The Recycler
- Type: Biweekly newspaper
- Format: Berliner
- Founder(s): Gunter and Nancy Schaldach
- Publisher: Stefanie Unland
- Deputy editor: William Roszczyk
- Associate editor: Katherine Fernelius
- Managing editor: Stefanie Unland
- Founded: July 1973
- Language: English
- Headquarters: 303 N. Glenoaks Blvd. #L105
- City: Burbank, California
- Country: United States
- Circulation: 540,000
- Price: £120,000
- ISSN: 0458-3035 (print) 2045-2047 (web)
- OCLC number: 50550085
- Website: recycler.com

= The Recycler =

American defunct newspaper company

The Recycler was a U.S. newspaper first published, in July 1973, under the name E-Z Buy E-Z Sell by the Canadians Gunter and Nancy Schaldach after they moved to Los Angeles, California, and modeled after a similar publication in Vancouver.

It started as a biweekly, mimeographed, 16-page publication. The intention was to sell the paper for 25 cents, but most of the initial 15,000 copies were given away for free. "At the beginning it was kind of a chicken-egg thing," recalled John Dorman, who joined the operation in 1974. "People would buy it to get access to advertising, but there weren't very many ads. But we had to sell papers to get ads."

The name was changed to The Recycler to capitalize on the popularity of recycling in the early 1970s.

By 1975, the paper had become profitable, and started being published weekly. The sale of display ads became an important source of revenue, and the company was able to hire its first full-time salesperson.

By the 1980s, The Recycler was published in seven editions, covering L.A., the San Fernando Valley, the South Bay, the San Gabriel Valley, Orange County, San Diego and the Inland Empire.

In 1988, the paper was sold in over 6,000 stores, and had a weekly readership of more than 540,000. By then, the company had more than 200 employees, plus another 120 who worked for McDuck Distribution.
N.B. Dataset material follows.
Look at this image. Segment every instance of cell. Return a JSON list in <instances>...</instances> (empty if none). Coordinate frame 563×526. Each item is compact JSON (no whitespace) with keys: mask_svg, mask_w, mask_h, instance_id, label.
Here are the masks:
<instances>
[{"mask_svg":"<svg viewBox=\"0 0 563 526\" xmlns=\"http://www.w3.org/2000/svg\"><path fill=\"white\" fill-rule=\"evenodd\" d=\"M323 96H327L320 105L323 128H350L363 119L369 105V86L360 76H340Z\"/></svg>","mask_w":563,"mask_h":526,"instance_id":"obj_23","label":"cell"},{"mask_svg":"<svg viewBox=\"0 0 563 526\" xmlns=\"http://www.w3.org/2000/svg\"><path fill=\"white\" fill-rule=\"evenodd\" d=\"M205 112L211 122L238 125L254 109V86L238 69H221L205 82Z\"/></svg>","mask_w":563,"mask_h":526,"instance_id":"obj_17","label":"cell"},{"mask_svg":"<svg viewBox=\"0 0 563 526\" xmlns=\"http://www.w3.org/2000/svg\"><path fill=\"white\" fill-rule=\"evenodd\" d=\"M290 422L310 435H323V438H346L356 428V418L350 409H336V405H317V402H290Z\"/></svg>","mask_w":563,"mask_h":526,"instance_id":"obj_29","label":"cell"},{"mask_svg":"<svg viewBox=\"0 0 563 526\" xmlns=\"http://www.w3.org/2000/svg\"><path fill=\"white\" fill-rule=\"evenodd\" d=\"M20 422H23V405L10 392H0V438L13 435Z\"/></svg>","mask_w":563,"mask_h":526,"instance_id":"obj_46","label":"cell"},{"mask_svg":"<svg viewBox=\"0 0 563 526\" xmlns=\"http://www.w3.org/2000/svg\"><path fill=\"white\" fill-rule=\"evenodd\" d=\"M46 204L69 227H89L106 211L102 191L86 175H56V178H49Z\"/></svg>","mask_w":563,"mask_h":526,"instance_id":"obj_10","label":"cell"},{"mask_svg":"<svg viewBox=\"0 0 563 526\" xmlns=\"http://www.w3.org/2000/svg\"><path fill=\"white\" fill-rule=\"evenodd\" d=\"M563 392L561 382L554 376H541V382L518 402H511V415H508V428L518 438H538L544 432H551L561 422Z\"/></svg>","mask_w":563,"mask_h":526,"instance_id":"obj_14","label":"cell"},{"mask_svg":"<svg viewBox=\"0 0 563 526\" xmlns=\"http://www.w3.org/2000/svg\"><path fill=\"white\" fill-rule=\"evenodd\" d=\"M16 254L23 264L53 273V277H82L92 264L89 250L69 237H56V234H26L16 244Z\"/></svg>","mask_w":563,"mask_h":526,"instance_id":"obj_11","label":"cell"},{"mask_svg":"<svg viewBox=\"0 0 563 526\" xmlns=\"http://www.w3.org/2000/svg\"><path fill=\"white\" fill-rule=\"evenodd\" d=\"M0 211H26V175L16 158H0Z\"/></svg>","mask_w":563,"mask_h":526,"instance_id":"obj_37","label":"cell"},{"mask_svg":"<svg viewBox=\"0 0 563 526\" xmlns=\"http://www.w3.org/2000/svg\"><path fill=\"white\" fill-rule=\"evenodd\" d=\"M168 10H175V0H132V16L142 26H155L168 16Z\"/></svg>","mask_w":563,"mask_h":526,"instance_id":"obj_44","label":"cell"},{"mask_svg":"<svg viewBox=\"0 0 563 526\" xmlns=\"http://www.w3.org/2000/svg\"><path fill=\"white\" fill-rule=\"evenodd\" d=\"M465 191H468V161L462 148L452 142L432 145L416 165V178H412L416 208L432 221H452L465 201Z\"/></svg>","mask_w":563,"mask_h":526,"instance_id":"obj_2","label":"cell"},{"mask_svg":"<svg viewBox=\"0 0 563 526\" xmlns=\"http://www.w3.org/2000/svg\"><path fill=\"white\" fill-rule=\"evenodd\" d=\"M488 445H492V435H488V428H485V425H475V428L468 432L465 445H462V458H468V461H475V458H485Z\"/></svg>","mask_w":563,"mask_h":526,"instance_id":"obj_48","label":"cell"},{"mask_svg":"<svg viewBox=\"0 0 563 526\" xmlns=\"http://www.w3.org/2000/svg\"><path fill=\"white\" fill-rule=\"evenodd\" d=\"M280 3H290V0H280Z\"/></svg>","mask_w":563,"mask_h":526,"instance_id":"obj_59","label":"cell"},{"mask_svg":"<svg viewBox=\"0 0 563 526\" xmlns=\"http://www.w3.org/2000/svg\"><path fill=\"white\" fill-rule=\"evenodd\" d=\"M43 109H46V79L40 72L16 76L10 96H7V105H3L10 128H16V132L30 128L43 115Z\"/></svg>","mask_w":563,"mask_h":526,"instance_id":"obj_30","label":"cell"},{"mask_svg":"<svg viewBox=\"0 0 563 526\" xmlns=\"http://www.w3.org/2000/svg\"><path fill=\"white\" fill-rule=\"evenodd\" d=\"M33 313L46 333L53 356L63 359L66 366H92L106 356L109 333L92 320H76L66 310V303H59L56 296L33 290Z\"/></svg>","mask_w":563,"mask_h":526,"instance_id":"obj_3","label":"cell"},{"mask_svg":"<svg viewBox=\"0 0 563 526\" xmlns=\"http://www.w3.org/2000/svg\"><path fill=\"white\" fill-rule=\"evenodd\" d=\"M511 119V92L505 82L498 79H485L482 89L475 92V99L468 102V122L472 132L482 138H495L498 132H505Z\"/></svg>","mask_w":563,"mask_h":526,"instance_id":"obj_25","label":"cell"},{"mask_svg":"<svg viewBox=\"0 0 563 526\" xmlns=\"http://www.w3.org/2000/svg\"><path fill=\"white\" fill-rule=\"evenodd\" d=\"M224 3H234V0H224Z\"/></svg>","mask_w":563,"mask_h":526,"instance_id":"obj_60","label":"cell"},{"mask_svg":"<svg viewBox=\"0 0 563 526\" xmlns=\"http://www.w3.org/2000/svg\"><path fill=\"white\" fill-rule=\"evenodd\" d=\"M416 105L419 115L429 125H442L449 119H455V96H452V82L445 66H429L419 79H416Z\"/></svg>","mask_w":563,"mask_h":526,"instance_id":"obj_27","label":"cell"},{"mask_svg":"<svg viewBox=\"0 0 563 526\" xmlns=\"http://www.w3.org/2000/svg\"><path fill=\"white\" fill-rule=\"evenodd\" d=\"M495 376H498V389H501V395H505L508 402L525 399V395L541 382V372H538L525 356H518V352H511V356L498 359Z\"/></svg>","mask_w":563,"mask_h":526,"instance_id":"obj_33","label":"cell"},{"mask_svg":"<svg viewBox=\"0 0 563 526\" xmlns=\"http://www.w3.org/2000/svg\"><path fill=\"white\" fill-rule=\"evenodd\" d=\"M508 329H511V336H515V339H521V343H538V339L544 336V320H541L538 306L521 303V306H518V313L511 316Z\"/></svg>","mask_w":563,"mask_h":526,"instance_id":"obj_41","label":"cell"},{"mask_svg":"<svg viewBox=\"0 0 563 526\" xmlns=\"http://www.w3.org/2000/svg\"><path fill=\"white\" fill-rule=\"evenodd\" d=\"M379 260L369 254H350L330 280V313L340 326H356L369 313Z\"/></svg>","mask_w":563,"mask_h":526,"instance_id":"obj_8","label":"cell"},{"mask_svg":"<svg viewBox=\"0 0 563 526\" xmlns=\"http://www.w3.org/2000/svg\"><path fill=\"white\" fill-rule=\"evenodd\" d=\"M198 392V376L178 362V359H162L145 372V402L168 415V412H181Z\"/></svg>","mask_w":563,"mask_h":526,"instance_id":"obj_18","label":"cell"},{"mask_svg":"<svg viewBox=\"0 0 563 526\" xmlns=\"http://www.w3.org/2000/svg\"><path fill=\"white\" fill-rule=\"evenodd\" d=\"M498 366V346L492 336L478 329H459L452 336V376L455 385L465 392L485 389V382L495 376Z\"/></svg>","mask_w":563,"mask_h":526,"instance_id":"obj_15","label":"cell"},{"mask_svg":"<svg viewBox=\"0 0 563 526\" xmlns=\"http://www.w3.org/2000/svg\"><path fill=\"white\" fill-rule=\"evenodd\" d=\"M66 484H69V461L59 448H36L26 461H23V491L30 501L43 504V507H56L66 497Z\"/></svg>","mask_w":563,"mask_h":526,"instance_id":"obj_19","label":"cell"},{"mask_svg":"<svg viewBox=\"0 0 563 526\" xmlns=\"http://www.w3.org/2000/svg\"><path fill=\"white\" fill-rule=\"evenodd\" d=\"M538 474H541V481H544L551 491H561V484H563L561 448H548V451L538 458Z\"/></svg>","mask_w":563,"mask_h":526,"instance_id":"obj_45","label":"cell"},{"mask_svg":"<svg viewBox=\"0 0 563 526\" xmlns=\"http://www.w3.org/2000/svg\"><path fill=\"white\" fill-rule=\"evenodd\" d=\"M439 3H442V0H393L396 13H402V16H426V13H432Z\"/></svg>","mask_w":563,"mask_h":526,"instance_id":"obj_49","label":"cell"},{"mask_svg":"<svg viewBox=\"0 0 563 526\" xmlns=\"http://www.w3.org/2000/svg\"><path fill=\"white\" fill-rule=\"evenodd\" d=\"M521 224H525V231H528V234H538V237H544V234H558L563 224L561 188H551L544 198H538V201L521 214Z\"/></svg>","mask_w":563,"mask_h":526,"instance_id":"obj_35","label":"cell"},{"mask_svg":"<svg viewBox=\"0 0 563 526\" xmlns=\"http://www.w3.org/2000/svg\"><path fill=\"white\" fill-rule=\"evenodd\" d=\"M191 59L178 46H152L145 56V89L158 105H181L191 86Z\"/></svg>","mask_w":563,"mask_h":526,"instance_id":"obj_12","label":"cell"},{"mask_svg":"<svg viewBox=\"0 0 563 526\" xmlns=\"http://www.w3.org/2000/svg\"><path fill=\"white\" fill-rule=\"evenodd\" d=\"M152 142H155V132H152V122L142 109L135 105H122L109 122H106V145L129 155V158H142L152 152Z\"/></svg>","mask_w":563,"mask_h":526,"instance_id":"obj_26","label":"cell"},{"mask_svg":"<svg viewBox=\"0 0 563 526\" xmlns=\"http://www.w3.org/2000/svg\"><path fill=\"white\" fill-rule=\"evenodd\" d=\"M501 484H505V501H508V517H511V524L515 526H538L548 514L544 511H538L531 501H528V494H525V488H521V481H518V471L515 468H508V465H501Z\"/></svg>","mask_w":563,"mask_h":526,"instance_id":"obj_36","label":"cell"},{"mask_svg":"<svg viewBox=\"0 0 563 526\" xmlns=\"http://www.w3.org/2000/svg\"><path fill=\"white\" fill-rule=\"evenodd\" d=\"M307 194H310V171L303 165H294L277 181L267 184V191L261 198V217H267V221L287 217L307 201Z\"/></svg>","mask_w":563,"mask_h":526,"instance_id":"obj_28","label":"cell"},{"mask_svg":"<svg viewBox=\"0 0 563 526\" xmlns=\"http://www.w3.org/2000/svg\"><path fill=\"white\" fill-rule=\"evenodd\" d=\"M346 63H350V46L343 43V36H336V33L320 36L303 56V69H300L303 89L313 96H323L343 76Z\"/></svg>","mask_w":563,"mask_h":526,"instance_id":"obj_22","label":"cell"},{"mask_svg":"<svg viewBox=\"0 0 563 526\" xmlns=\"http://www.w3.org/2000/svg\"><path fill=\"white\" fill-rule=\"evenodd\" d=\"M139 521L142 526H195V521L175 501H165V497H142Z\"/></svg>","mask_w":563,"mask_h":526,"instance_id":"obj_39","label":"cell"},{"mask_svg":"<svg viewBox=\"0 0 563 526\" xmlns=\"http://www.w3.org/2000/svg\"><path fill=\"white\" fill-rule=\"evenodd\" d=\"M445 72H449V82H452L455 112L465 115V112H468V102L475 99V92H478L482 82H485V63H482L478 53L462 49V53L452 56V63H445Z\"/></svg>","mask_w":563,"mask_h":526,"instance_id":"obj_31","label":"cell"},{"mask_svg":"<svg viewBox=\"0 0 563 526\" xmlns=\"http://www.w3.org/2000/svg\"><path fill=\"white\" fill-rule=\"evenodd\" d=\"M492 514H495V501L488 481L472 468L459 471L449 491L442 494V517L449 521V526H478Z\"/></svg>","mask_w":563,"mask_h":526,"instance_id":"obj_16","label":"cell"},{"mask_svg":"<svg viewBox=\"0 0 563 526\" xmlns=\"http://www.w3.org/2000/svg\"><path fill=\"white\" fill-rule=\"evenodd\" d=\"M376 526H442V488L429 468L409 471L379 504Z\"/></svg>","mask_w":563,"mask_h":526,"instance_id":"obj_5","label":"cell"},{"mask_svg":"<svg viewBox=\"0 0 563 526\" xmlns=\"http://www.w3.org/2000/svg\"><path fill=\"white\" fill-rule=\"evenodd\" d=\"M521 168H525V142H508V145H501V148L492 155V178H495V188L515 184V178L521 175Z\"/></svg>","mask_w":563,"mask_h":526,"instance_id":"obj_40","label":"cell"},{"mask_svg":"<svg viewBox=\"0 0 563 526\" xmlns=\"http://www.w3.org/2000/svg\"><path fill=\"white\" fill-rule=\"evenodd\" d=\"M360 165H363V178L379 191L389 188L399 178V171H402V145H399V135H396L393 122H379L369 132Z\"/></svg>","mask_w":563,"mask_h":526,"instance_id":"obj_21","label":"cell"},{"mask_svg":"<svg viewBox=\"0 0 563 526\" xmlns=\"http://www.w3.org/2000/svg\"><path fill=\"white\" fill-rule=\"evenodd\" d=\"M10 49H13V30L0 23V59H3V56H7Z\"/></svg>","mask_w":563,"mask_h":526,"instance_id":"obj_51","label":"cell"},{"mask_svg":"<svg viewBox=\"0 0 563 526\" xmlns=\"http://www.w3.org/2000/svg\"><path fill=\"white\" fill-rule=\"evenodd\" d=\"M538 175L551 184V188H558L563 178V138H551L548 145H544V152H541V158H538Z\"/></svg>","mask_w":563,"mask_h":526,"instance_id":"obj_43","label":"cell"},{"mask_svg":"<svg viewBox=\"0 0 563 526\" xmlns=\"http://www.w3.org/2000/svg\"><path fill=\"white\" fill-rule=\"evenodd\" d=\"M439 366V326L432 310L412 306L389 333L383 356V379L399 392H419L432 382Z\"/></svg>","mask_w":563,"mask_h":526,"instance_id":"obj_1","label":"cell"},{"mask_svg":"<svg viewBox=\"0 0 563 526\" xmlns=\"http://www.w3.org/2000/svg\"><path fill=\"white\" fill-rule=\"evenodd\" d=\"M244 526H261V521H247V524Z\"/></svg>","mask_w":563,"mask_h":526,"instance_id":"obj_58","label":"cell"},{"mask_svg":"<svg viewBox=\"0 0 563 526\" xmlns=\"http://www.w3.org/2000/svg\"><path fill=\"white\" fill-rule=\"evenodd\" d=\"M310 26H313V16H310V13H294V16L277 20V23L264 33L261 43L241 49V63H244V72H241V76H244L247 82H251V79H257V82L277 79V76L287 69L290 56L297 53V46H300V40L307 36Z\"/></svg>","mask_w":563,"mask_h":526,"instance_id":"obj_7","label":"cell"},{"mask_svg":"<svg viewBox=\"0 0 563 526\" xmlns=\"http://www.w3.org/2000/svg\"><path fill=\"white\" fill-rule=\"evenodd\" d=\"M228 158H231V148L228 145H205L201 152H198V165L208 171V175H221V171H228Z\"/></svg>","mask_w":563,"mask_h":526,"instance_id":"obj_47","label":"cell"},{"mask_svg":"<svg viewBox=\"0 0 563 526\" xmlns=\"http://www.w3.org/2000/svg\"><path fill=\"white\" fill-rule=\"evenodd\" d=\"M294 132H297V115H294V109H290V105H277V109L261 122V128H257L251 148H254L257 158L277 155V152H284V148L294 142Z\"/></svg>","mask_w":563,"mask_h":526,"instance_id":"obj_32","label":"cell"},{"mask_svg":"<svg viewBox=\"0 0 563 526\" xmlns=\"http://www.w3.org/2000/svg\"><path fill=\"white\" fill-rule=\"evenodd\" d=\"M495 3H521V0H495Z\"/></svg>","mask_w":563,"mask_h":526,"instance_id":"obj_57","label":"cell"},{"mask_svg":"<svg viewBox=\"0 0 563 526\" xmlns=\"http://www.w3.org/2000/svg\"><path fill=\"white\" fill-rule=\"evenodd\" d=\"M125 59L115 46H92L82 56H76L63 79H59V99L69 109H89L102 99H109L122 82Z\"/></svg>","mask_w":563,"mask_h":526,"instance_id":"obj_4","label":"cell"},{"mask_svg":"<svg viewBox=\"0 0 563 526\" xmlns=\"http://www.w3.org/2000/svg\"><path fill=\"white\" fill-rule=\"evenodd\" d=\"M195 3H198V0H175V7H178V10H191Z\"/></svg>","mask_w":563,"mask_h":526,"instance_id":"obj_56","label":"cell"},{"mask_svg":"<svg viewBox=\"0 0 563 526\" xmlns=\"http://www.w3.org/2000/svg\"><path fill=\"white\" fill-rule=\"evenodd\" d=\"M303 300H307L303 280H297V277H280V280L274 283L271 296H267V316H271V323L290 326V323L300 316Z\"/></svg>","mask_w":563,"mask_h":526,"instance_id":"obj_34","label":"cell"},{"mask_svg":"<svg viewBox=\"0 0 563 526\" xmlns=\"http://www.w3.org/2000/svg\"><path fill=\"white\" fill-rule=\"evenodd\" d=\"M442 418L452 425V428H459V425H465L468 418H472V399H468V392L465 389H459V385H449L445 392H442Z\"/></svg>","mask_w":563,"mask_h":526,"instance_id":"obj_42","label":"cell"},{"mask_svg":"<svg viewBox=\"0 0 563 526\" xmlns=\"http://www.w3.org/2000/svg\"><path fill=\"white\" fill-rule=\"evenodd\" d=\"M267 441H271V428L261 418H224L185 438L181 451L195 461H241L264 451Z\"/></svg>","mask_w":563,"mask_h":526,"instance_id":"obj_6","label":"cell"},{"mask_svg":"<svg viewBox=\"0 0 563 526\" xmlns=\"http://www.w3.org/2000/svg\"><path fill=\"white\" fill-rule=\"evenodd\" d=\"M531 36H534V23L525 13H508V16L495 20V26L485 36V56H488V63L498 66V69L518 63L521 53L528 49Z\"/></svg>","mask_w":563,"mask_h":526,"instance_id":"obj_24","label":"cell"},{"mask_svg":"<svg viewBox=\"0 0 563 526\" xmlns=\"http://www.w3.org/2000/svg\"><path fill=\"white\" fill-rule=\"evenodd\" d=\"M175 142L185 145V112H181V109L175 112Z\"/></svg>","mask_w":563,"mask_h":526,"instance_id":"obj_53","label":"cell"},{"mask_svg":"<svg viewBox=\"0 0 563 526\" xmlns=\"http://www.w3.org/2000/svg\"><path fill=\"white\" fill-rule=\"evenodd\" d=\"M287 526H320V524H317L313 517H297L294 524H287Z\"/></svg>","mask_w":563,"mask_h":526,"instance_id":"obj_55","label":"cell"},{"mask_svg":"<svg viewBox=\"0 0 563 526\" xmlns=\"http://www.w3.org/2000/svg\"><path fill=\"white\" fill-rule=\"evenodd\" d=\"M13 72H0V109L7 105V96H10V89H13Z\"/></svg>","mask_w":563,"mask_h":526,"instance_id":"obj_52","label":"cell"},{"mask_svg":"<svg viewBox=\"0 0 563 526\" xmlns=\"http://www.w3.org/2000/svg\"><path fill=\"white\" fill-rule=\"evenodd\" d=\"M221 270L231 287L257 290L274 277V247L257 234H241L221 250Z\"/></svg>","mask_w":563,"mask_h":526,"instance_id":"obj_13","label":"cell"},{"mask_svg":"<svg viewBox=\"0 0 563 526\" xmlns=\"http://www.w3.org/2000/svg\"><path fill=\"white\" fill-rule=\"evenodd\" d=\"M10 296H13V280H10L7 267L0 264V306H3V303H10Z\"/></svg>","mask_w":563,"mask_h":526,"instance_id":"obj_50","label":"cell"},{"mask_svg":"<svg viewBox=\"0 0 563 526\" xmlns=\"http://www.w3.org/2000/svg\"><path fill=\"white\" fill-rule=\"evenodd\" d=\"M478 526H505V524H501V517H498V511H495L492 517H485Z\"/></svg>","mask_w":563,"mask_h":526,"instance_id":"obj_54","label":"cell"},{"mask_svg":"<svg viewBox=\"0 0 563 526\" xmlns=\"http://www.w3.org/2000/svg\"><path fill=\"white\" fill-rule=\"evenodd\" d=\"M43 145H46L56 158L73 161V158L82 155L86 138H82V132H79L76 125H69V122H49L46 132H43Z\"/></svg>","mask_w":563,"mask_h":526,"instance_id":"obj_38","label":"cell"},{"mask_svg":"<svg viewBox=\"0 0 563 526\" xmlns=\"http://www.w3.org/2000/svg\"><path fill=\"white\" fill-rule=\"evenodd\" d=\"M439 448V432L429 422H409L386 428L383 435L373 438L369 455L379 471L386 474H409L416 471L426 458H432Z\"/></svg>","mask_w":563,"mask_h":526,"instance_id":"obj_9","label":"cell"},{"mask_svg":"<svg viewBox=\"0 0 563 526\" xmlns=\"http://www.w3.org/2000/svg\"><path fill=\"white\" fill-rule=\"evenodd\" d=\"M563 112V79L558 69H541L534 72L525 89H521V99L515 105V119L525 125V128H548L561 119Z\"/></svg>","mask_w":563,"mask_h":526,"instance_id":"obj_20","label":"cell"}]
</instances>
Single copies of the paper retailed for 55 cents to $1.25, depending on the edition. A sister publication, Photo Buys Weekly, which featured ads accompanied by a photograph, was started in 1982.

The publication was bought by the Los Angeles Times in 1997. They came in, cleaned the house of managers and employees, and destroyed the family environment for which the Recycler classifieds were known.

The Recycler classified newspaper helped launch the careers of many Los Angeles bands, including X, Dead Kennedys, The Bangles, Guns N' Roses, Metallica, Mötley Crüe, and Hole. The company was sold by the Los Angeles Times to Target Media Partners in 2007 is now located in North Hollywood, California. The Recycler was relaunched in 2010 as a website.

The Recycler closed operations as of November 2025, posting the following message on its website: "After five decades of serving our incredible customers in Southern California, we have made the difficult decision to close down Recycler.com."

== Influence on music ==
John Doe and Billy Zoom both responded to each others advertisements that they had placed in the magazine, founding X in 1977. James Hetfield responded to an advertisement in the magazine written by Lars Ulrich, founding Metallica.
Mick Mars entered Mötley Crüe after Nikki Sixx responded to an advertisement Mick placed in the magazine that read, "Loud, rude, and aggressive guitarist available."
Slash answered an ad in The Recycler to join Guns N' Roses from Izzy Stradlin. Eric Erlandson responded to an advertisement created by Hole frontwoman Courtney Love in 1989: "I want to start a band. My influences are Big Black, Sonic Youth, and Fleetwood Mac." Dead Kennedys formed in 1978 after vocalist Eric Boucher responded to an advertisement placed in The Recycler by guitarist Raymond Pepperell.